CINCINNATI -- In any war of attrition, like the frequent bloodlettings in the AFC North, the outcome is characteristically decided by the last man standing.
But few were willing to simply stand around Monday night at Paul Brown Stadium. The Bengals outlasted the Ravens because their defensive players were willing to sacrifice their bodies in the simple pursuit of the football.
The Bengals dove. And stretched. And leaped. But they rarely just stood.
Consider the play of defensive tackle Michael Myers, who preserved the 27-20 win with a diving interception of a tipped pass, culminating a heroic goal-line stand by the maligned Cincinnati defense.
"Somebody had to make a play," Myers said. "So when the ball goes up in the air like that, and the thing is just hanging up there, begging for someone to catch it, you've got to kind of figure, 'Why not me?'
"You just react. You do whatever you have to do to get that thing."
And Cincinnati did whatever it had to do to win a game in which the intensity was admirable but the quality of play forgettable, as the teams combined for eight turnovers. Myers' interception, the first of his 10-year career, is the kind of critical, crunch-time play this Cincinnati team will need in order to claim the second playoff berth of coach Marvin Lewis' tenure.
But Myers wasn't alone in the big-play department. As someone suggested in a happy Cincinnati locker room, maybe the assistant coach who is responsible for presiding over the defensive tip drill during daily practices ought to get a hefty bonus this week.
Weakside linebacker Landon Johnson scored on a 34-yard fumble return when he snatched a ball out of the air after Ravens quarterback Steve McNair was crunched by defensive end Robert Geathers and free safety Madieu Williams. That TD gave the Bengals a 19-10 lead halfway through the third quarter.
After Ed Reed gave the Ravens a 20-19 lead with an incredible 63-yard punt return, the ever-active Geathers regained the momentum for the Bengals when he got his hands under a tipped pass before it kissed off the turf, then ran back the interception 30 yards.
Then the fun began.
Following a fumble by Bengals tailback Rudi Johnson, the Ravens moved within sniffing distance of the tying touchdown. With backup Kyle Boller replacing an injured McNair (strained groin), the Ravens were able to get off a dozen snaps -- counting two penalties -- inside the Cincinnati 25-yard line, including seven from inside the 5-yard line.
What they were not able to do, though, was score.
On a third-and-goal play from the two, Boller threw for tight end Todd Heap who was about a yard deep in the end zone. The pass bounced off Heap, and then off Landon Johnson, and floated tantalizingly in the air until Myers cradled it to his chest.
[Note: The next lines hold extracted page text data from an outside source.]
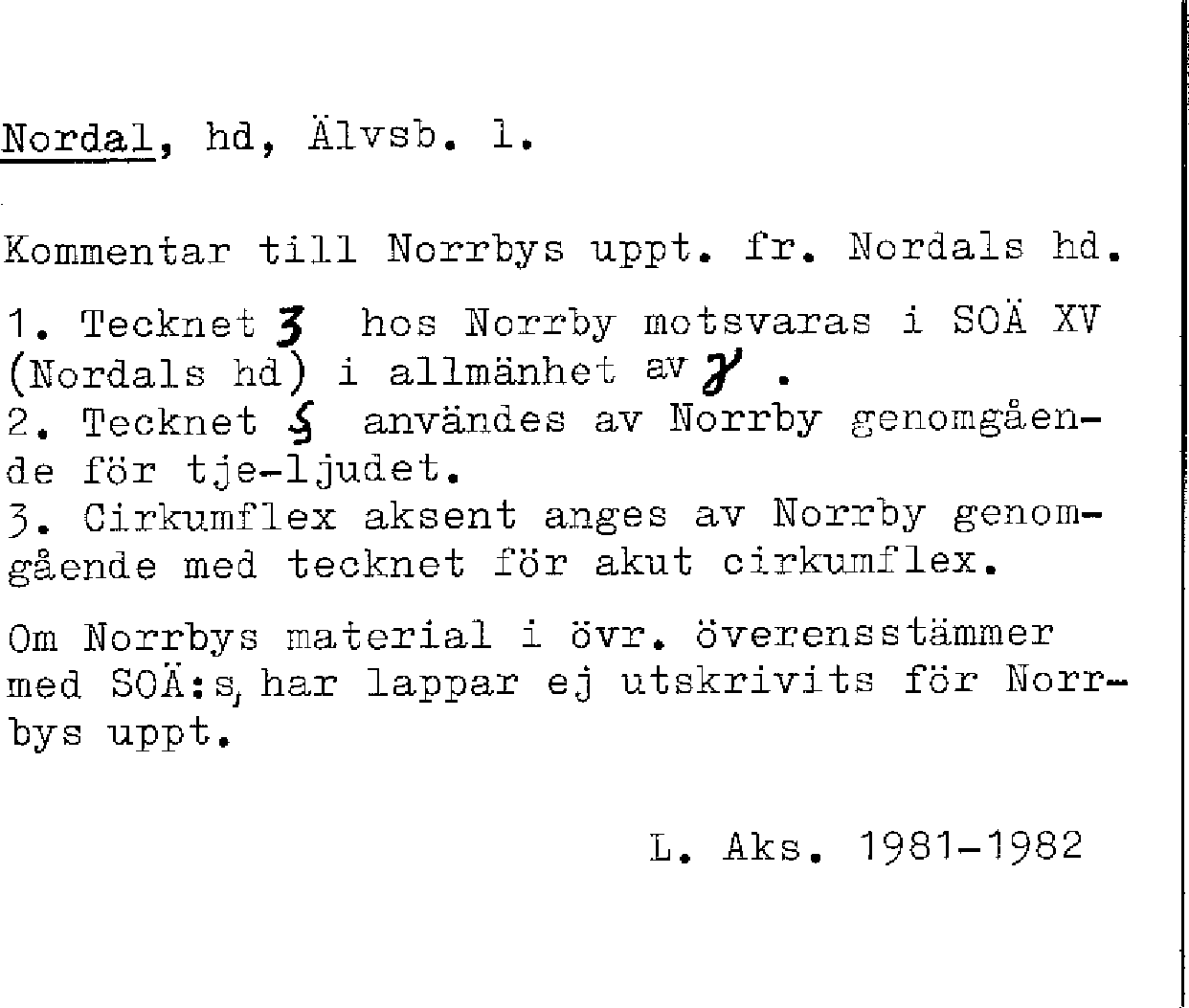 Nordal, hd, Älvsb. l.

Kommentar till Norrbys uppt. fr. Nordals hd.

1. Tecknet ʒ hos Norrby motsvaras i SOÄ XV (Nordals hd) i allmänhet av ɣ .
2. Tecknet ʂ användes av Norrby genomgående för tje-ljudet.
3. Cirkumflex aksent anges av Norrby genomgående med tecknet för akut cirkumflex.

Om Norrbys material i övr. överensstämmer med SOÄ:s, har lappar ej utskrivits för Norrbys uppt.

L. Aks. 1981-1982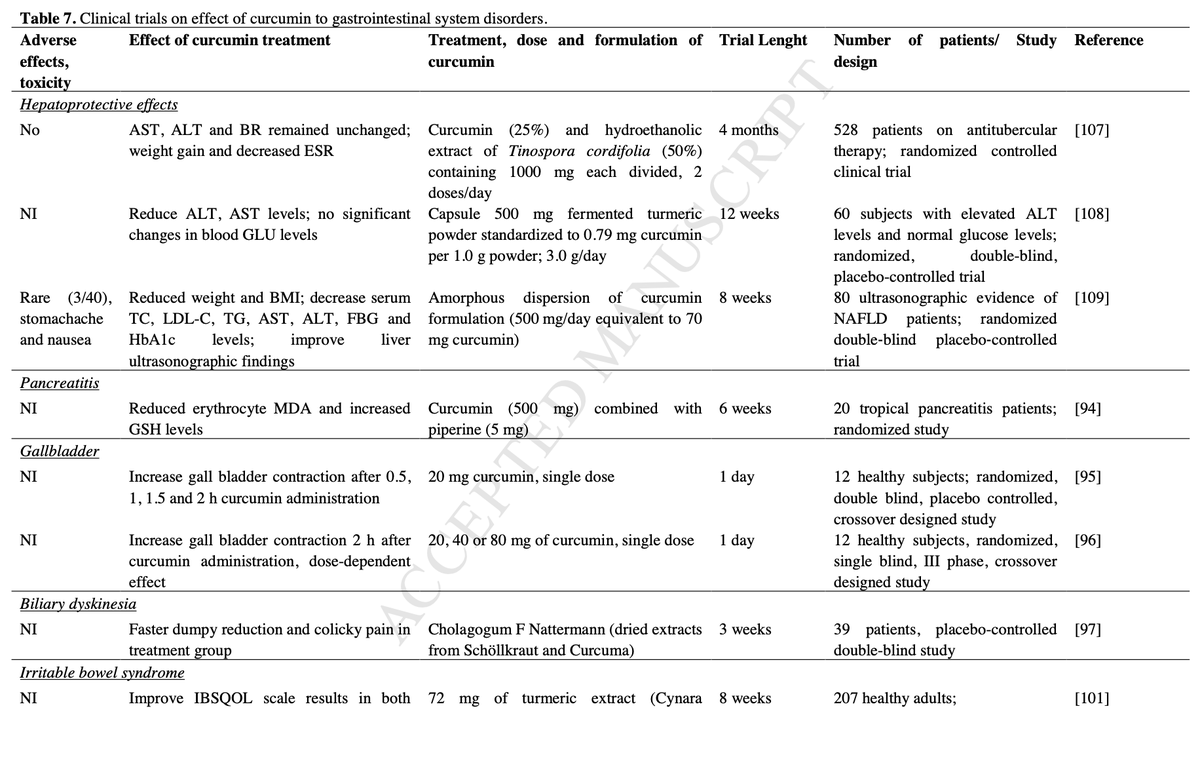 **Table 7.** Clinical trials on effect of curcumin to gastrointestinal system disorders.

| Adverse effects, toxicity | Effect of curcumin treatment | Treatment, dose and formulation of curcumin | Trial Lenght | Number of patients/ Study design | Reference |
|---|---|---|---|---|---|
| *Hepatoprotective effects* | | | | | |
| No | AST, ALT and BR remained unchanged; weight gain and decreased ESR | Curcumin (25%) and hydroethanolic extract of *Tinospora cordifolia* (50%) containing 1000 mg each divided, 2 doses/day | 4 months | 528 patients on antitubercular therapy; randomized controlled clinical trial | [107] |
| NI | Reduce ALT, AST levels; no significant changes in blood GLU levels | Capsule 500 mg fermented turmeric powder standardized to 0.79 mg curcumin per 1.0 g powder; 3.0 g/day | 12 weeks | 60 subjects with elevated ALT levels and normal glucose levels; randomized, double-blind, placebo-controlled trial | [108] |
| Rare (3/40), stomachache and nausea | Reduced weight and BMI; decrease serum TC, LDL-C, TG, AST, ALT, FBG and HbA1c levels; improve liver ultrasonographic findings | Amorphous dispersion of curcumin formulation (500 mg/day equivalent to 70 mg curcumin) | 8 weeks | 80 ultrasonographic evidence of NAFLD patients; randomized double-blind placebo-controlled trial | [109] |
| *Pancreatitis* | | | | | |
| NI | Reduced erythrocyte MDA and increased GSH levels | Curcumin (500 mg) combined with piperine (5 mg) | 6 weeks | 20 tropical pancreatitis patients; randomized study | [94] |
| *Gallbladder* | | | | | |
| NI | Increase gall bladder contraction after 0.5, 1, 1.5 and 2 h curcumin administration | 20 mg curcumin, single dose | 1 day | 12 healthy subjects; randomized, double blind, placebo controlled, crossover designed study | [95] |
| NI | Increase gall bladder contraction 2 h after curcumin administration, dose-dependent effect | 20, 40 or 80 mg of curcumin, single dose | 1 day | 12 healthy subjects, randomized, single blind, III phase, crossover designed study | [96] |
| *Biliary dyskinesia* | | | | | |
| NI | Faster dumpy reduction and colicky pain in treatment group | Cholagogum F Nattermann (dried extracts from Schöllkraut and Curcuma) | 3 weeks | 39 patients, placebo-controlled double-blind study | [97] |
| *Irritable bowel syndrome* | | | | | |
| NI | Improve IBSQOL scale results in both | 72 mg of turmeric extract (Cynara | 8 weeks | 207 healthy adults; | [101] |

ACCEPTED MANUSCRIPT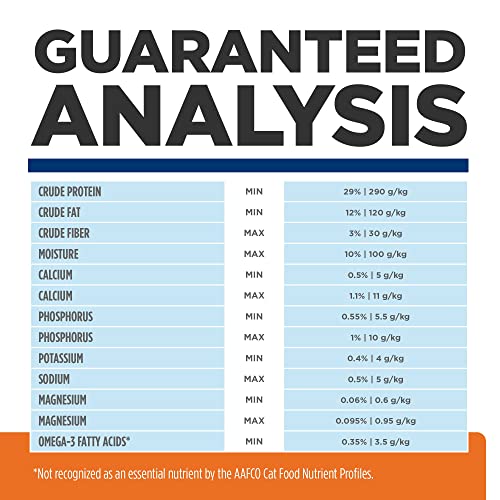 GUARANTEED ANALYSIS

| | | |
|---|---|---|
| CRUDE PROTEIN | MIN | 29% \| 290 g/kg |
| CRUDE FAT | MIN | 12% \| 120 g/kg |
| CRUDE FIBER | MAX | 3% \| 30 g/kg |
| MOISTURE | MAX | 10% \| 100 g/kg |
| CALCIUM | MIN | 0.5% \| 5 g/kg |
| CALCIUM | MAX | 1.1% \| 11 g/kg |
| PHOSPHORUS | MIN | 0.55% \| 5.5 g/kg |
| PHOSPHORUS | MAX | 1% \| 10 g/kg |
| POTASSIUM | MIN | 0.4% \| 4 g/kg |
| SODIUM | MAX | 0.5% \| 5 g/kg |
| MAGNESIUM | MIN | 0.06% \| 0.6 g/kg |
| MAGNESIUM | MAX | 0.095% \| 0.95 g/kg |
| OMEGA-3 FATTY ACIDS* | MIN | 0.35% \| 3.5 g/kg |

*Not recognized as an essential nutrient by the AAFCO Cat Food Nutrient Profiles.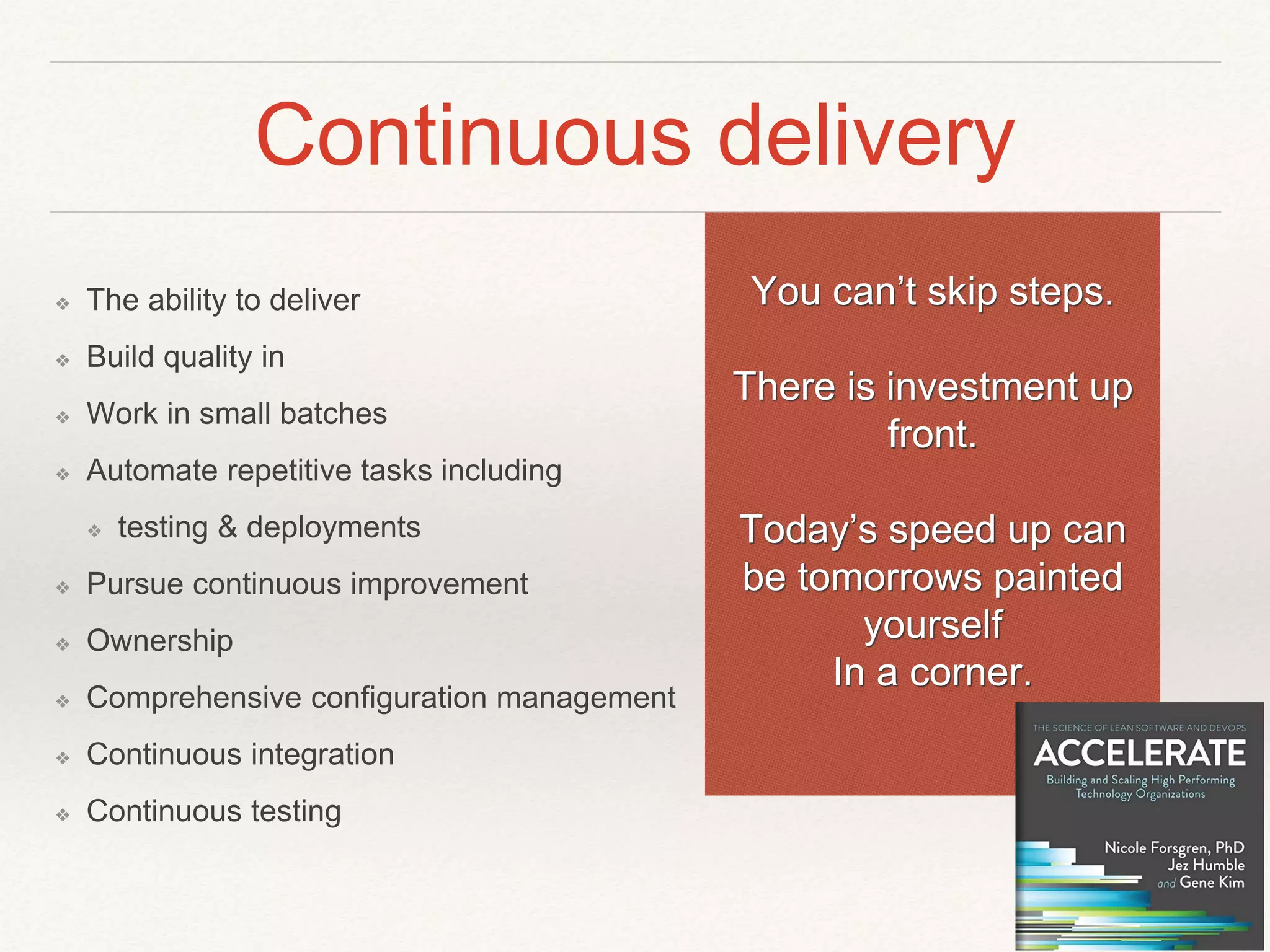 Continuous delivery

❖ The ability to deliver
❖ Build quality in
❖ Work in small batches
❖ Automate repetitive tasks including
❖ testing & deployments
❖ Pursue continuous improvement
❖ Ownership
❖ Comprehensive configuration management
❖ Continuous integration
❖ Continuous testing

You can't skip steps.

There is investment up front.

Today's speed up can be tomorrows painted yourself
In a corner.

THE SCIENCE OF LEAN SOFTWARE AND DEVOPS
ACCELERATE
Building and Scaling High Performing Technology Organizations
Nicole Forsgren, PhD
Jez Humble
and Gene Kim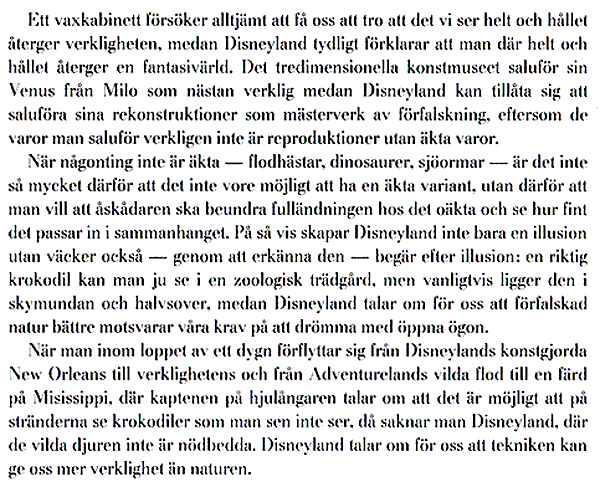 Ett vaxkabinett försöker alltjämt att få oss att tro att det vi ser helt och hållet återger verkligheten, medan Disneyland tydligt förklarar att man där helt och hållet återger en fantasivärld. Det tredimensionella konstmuseet saluför sin Venus från Milo som nästan verklig medan Disneyland kan tillåta sig att saluföra sina rekonstruktioner som mästerverk av förfalskning, eftersom de varor man saluför verkligen inte är reproduktioner utan äkta varor.

När någonting inte är äkta — flodhästar, dinosaurer, sjöormar — är det inte så mycket därför att det inte vore möjligt att ha en äkta variant, utan därför att man vill att åskådaren ska beundra fulländningen hos det oäkta och se hur fint det passar in i sammanhanget. På så vis skapar Disneyland inte bara en illusion utan väcker också — genom att erkänna den — begär efter illusion: en riktig krokodil kan man ju se i en zoologisk trädgård, men vanligtvis ligger den i skymundan och halvsover, medan Disneyland talar om för oss att förfalskad natur bättre motsvarar våra krav på att drömma med öppna ögon.

När man inom loppet av ett dygn förflyttar sig från Disneylands konstgjorda New Orleans till verklighetens och från Adventurelands vilda flod till en färd på Misissippi, där kaptenen på hjulångaren talar om att det är möjligt att på stränderna se krokodiler som man sen inte ser, då saknar man Disneyland, där de vilda djuren inte är nödbedda. Disneyland talar om för oss att tekniken kan ge oss mer verklighet än naturen.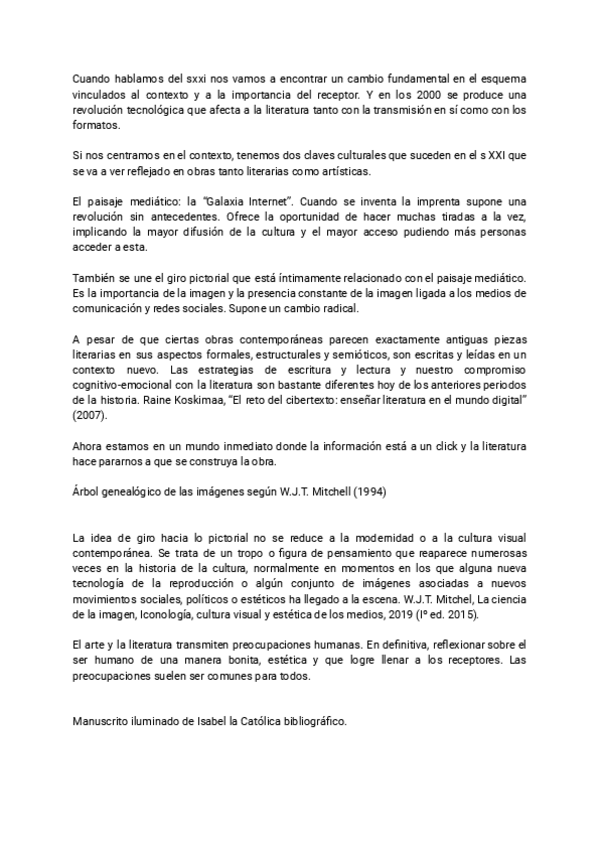 Cuando hablamos del sxxi nos vamos a encontrar un cambio fundamental en el esquema vinculados al contexto y a la importancia del receptor. Y en los 2000 se produce una revolución tecnológica que afecta a la literatura tanto con la transmisión en sí como con los formatos.

Si nos centramos en el contexto, tenemos dos claves culturales que suceden en el s XXI que se va a ver reflejado en obras tanto literarias como artísticas.

El paisaje mediático: la "Galaxia Internet". Cuando se inventa la imprenta supone una revolución sin antecedentes. Ofrece la oportunidad de hacer muchas tiradas a la vez, implicando la mayor difusión de la cultura y el mayor acceso pudiendo más personas acceder a esta.

También se une el giro pictorial que está íntimamente relacionado con el paisaje mediático. Es la importancia de la imagen y la presencia constante de la imagen ligada a los medios de comunicación y redes sociales. Supone un cambio radical.

A pesar de que ciertas obras contemporáneas parecen exactamente antiguas piezas literarias en sus aspectos formales, estructurales y semióticos, son escritas y leídas en un contexto nuevo. Las estrategias de escritura y lectura y nuestro compromiso cognitivo-emocional con la literatura son bastante diferentes hoy de los anteriores periodos de la historia. Raine Koskimaa, "El reto del cibertexto: enseñar literatura en el mundo digital" (2007).

Ahora estamos en un mundo inmediato donde la información está a un click y la literatura hace pararnos a que se construya la obra.

Árbol genealógico de las imágenes según W.J.T. Mitchell (1994)

La idea de giro hacia lo pictorial no se reduce a la modernidad o a la cultura visual contemporánea. Se trata de un tropo o figura de pensamiento que reaparece numerosas veces en la historia de la cultura, normalmente en momentos en los que alguna nueva tecnología de la reproducción o algún conjunto de imágenes asociadas a nuevos movimientos sociales, políticos o estéticos ha llegado a la escena. W.J.T. Mitchel, La ciencia de la imagen, Iconología, cultura visual y estética de los medios, 2019 (Iº ed. 2015).

El arte y la literatura transmiten preocupaciones humanas. En definitiva, reflexionar sobre el ser humano de una manera bonita, estética y que logre llenar a los receptores. Las preocupaciones suelen ser comunes para todos.

Manuscrito iluminado de Isabel la Católica bibliográfico.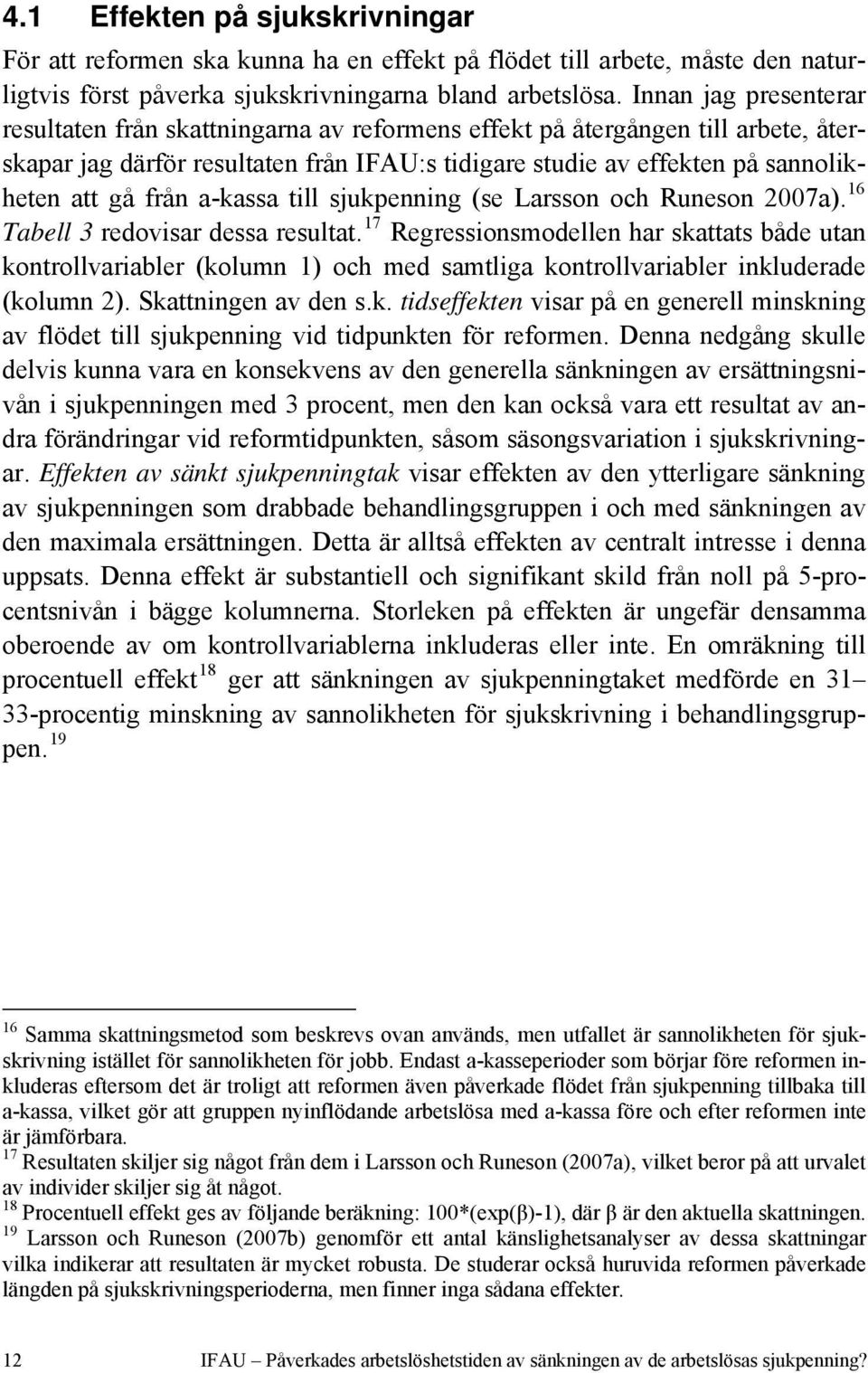 4.1 Effekten på sjukskrivningar

För att reformen ska kunna ha en effekt på flödet till arbete, måste den naturligtvis först påverka sjukskrivningarna bland arbetslösa. Innan jag presenterar resultaten från skattningarna av reformens effekt på återgången till arbete, återskapar jag därför resultaten från IFAU:s tidigare studie av effekten på sannolikheten att gå från a-kassa till sjukpenning (se Larsson och Runeson 2007a).$^{16}$ Tabell 3 redovisar dessa resultat.$^{17}$ Regressionsmodellen har skattats både utan kontrollvariabler (kolumn 1) och med samtliga kontrollvariabler inkluderade (kolumn 2). Skattningen av den s.k. tidseffekten visar på en generell minskning av flödet till sjukpenning vid tidpunkten för reformen. Denna nedgång skulle delvis kunna vara en konsekvens av den generella sänkningen av ersättningsnivån i sjukpenningen med 3 procent, men den kan också vara ett resultat av andra förändringar vid reformtidpunkten, såsom säsongsvariation i sjukskrivningar. Effekten av sänkt sjukpenningtak visar effekten av den ytterligare sänkning av sjukpenningen som drabbade behandlingsgruppen i och med sänkningen av den maximala ersättningen. Detta är alltså effekten av centralt intresse i denna uppsats. Denna effekt är substantiell och signifikant skild från noll på 5-procentsnivån i bägge kolumnerna. Storleken på effekten är ungefär densamma oberoende av om kontrollvariablerna inkluderas eller inte. En omräkning till procentuell effekt$^{18}$ ger att sänkningen av sjukpenningtaket medförde en 31–33-procentig minskning av sannolikheten för sjukskrivning i behandlingsgruppen.$^{19}$

$^{16}$ Samma skattningsmetod som beskrevs ovan används, men utfallet är sannolikheten för sjukskrivning istället för sannolikheten för jobb. Endast a-kasseperioder som börjar före reformen inkluderas eftersom det är troligt att reformen även påverkade flödet från sjukpenning tillbaka till a-kassa, vilket gör att gruppen nyinflödande arbetslösa med a-kassa före och efter reformen inte är jämförbara.
$^{17}$ Resultaten skiljer sig något från dem i Larsson och Runeson (2007a), vilket beror på att urvalet av individer skiljer sig åt något.
$^{18}$ Procentuell effekt ges av följande beräkning: 100*(exp(β)-1), där β är den aktuella skattningen.
$^{19}$ Larsson och Runeson (2007b) genomför ett antal känslighetsanalyser av dessa skattningar vilka indikerar att resultaten är mycket robusta. De studerar också huruvida reformen påverkade längden på sjukskrivningsperioderna, men finner inga sådana effekter.

12 IFAU – Påverkades arbetslöshetstiden av sänkningen av de arbetslösas sjukpenning?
"We were tired, guys were, like, dying out there, people were cramping up . . . but we still found a way to win," Bengals strong safety Dexter Jackson said. "And that's all that matters. That makes all the pain worth it, you know?"
There was plenty of pain to go around.
Both offensive line units were decimated and, at one point, center Mike Flynn was the only Baltimore starter from the 2006 season opener lined up at his usual position. Middle linebacker Ray Lewis said after the game he was playing with a ruptured triceps tendon (although the team would not confirm). Reed was forced into punt return duty because regular return man B.J. Sams was injured. And McNair, who struggled under a withering Cincinnati blitz, was forced to the sideline.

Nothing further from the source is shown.